S’exprimant mercredi 6 mai au chapiteau de la Cité de l’Union africaine, à Kinshasa, le chef de l’État congolais a reconnu l’existence d’une forte pression diplomatique et de sanctions internationales visant à contenir l’insécurité persistante.
« Et c’est vrai qu’il y a toute cette pression diplomatique, les sanctions et je remercie tous ces pays qui nous viennent en rescousse avec à leur tête, les États-Unis d’Amérique et Qatar, mais rien n’est exclu.

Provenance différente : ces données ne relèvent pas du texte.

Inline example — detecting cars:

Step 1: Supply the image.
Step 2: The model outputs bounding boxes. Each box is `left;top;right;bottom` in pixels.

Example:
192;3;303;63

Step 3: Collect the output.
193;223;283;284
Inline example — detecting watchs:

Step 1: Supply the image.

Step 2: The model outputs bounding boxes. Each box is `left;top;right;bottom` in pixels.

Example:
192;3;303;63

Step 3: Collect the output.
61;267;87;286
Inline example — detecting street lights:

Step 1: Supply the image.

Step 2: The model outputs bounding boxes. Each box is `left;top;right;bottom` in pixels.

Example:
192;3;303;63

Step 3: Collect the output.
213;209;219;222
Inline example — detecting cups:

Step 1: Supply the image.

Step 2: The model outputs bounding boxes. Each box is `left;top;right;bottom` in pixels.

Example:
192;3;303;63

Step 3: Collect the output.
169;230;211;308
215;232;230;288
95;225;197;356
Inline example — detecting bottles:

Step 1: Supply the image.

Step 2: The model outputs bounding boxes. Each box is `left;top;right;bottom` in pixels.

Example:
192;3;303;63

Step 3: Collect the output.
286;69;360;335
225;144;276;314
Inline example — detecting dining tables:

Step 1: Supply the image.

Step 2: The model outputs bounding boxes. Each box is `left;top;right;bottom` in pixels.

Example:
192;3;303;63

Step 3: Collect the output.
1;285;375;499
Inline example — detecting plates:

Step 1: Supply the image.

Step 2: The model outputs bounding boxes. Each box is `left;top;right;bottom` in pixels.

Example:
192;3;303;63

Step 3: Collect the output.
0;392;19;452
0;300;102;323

Nous pourrions tout aussi bien retomber encore dans la guerre », a déclaré le président Tshisekedi.
Le commandant suprême des Forces armées de la RDC a, dans la foulée, appelé à une mobilisation générale de la population congolaise face aux menaces qui pèsent sur la souveraineté nationale.
« C’est pour cela que je demande la mobilisation tout azimut de nos compatriotes. Ne restons pas distraits. Il s’agit ici de notre souveraineté. Et ça, ça ne se change pas, ça ne se discute pas », a-t-il martelé devant la presse.
Cette déclaration intervient dans un contexte de tensions sécuritaires persistantes dans l’Est de la RDC, marqué par les affrontements entre les forces gouvernementales et les groupes armés actifs dans plusieurs provinces.